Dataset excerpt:
++++++++

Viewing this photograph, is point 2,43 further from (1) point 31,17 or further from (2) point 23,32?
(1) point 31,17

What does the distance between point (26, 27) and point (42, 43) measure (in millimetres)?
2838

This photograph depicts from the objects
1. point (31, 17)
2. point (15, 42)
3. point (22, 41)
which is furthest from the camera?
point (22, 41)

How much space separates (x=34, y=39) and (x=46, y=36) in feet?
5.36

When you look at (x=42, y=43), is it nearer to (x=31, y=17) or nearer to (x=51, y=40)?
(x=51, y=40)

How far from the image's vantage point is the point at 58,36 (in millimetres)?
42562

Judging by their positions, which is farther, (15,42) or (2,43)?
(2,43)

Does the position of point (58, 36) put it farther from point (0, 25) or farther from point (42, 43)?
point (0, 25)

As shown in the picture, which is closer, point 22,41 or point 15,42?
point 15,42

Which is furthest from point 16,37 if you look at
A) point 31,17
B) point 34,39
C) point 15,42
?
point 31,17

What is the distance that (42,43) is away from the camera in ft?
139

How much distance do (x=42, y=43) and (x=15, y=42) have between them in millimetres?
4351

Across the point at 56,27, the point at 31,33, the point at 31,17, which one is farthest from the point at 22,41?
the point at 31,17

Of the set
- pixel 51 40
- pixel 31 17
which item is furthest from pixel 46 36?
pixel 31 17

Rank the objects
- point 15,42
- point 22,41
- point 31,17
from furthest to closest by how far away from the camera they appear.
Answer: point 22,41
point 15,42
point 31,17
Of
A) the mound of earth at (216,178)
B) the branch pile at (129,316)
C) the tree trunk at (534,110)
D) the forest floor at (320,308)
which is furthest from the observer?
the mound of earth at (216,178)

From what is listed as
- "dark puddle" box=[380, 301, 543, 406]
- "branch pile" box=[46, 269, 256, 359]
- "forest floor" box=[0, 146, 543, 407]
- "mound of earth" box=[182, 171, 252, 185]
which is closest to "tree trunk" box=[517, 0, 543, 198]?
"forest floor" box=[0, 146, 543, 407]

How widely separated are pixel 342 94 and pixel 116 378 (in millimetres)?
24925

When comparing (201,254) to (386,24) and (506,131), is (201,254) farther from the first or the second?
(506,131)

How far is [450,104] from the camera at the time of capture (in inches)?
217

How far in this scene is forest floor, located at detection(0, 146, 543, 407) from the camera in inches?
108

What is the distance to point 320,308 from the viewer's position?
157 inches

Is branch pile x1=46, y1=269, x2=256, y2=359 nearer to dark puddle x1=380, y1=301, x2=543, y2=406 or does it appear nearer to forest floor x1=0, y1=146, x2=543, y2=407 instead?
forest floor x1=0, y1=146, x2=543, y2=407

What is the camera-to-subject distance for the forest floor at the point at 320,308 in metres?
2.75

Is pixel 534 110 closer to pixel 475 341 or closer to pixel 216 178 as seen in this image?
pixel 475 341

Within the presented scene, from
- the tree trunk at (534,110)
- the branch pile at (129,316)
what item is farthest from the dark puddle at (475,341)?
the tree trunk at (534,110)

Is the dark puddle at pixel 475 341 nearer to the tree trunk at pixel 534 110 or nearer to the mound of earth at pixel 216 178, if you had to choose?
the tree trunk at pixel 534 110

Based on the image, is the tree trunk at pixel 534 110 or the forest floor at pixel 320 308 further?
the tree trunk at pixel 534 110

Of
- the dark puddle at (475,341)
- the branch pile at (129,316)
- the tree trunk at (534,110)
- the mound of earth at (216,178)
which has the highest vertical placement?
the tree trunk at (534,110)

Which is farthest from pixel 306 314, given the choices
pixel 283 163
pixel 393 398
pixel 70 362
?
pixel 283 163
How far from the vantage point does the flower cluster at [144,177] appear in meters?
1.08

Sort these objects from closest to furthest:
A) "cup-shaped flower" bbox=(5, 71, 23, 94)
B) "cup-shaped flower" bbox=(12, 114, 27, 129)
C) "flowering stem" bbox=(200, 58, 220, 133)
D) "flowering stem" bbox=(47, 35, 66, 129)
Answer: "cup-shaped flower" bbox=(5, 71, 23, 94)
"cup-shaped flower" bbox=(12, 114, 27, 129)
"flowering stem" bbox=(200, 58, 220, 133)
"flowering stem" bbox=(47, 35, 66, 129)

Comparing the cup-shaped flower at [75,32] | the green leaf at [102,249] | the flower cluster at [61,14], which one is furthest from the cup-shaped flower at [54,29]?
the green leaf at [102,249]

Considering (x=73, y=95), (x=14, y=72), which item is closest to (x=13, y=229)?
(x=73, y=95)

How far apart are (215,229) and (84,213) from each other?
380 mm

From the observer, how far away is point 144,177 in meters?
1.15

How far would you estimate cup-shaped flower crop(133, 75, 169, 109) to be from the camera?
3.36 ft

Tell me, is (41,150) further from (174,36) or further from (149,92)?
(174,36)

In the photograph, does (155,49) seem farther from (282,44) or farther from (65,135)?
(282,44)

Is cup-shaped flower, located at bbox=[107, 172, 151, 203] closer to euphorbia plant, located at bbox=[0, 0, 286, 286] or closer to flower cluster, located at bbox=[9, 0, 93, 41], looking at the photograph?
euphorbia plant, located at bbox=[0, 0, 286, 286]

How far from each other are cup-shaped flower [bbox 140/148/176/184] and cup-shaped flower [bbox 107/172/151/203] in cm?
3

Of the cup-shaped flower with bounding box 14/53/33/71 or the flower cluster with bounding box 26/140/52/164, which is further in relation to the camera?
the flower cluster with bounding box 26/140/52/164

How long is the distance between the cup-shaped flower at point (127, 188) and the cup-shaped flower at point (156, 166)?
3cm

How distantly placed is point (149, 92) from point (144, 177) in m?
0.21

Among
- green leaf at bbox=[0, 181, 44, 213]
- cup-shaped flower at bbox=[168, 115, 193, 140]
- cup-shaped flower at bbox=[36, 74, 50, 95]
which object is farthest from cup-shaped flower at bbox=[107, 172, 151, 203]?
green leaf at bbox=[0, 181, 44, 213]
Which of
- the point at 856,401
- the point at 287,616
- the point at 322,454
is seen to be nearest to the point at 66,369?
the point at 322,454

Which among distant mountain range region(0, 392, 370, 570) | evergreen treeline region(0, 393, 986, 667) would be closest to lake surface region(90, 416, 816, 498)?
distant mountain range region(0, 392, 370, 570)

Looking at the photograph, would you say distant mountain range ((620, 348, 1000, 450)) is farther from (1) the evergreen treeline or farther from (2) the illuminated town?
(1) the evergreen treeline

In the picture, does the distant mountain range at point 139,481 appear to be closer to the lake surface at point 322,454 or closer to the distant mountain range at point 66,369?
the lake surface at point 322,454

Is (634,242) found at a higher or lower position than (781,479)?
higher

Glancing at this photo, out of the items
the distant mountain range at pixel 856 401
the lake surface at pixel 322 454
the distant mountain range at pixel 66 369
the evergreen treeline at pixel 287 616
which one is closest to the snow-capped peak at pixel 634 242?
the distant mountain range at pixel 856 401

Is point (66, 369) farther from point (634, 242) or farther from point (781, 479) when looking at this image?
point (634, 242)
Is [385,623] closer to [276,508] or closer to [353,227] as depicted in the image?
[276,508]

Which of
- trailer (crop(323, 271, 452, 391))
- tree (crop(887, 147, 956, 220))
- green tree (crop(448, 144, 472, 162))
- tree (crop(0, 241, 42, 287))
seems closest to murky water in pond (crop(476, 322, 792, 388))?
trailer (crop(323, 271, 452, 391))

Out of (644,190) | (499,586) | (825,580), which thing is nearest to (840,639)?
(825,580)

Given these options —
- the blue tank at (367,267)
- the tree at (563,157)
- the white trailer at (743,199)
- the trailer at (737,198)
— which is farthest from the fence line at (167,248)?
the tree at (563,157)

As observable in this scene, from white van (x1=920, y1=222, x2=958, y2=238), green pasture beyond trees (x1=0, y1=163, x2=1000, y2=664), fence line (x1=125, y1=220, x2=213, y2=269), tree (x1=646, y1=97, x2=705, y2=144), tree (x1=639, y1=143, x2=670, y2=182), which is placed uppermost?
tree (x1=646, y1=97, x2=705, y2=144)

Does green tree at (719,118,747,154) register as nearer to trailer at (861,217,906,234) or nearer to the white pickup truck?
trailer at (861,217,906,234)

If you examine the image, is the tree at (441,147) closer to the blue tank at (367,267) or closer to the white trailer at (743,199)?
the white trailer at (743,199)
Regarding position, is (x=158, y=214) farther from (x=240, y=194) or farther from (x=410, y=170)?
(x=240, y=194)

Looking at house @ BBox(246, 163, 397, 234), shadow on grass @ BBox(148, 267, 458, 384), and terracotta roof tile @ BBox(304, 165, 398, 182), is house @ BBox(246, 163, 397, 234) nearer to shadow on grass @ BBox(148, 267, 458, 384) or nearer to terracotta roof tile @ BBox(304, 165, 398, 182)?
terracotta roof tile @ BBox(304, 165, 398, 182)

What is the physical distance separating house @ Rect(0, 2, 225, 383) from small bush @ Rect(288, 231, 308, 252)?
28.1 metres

++++++++

■ **REQUIRED TASK**
Quote the listing above from the line with "Looking at house" up to and including its final line.

■ **RESULT FOR THIS EXERCISE**
Looking at house @ BBox(246, 163, 397, 234), shadow on grass @ BBox(148, 267, 458, 384), and terracotta roof tile @ BBox(304, 165, 398, 182), is house @ BBox(246, 163, 397, 234) nearer to shadow on grass @ BBox(148, 267, 458, 384) or nearer to terracotta roof tile @ BBox(304, 165, 398, 182)?
terracotta roof tile @ BBox(304, 165, 398, 182)

What is the physical distance separating house @ Rect(0, 2, 225, 383) from small bush @ Rect(288, 231, 308, 252)?
28.1 metres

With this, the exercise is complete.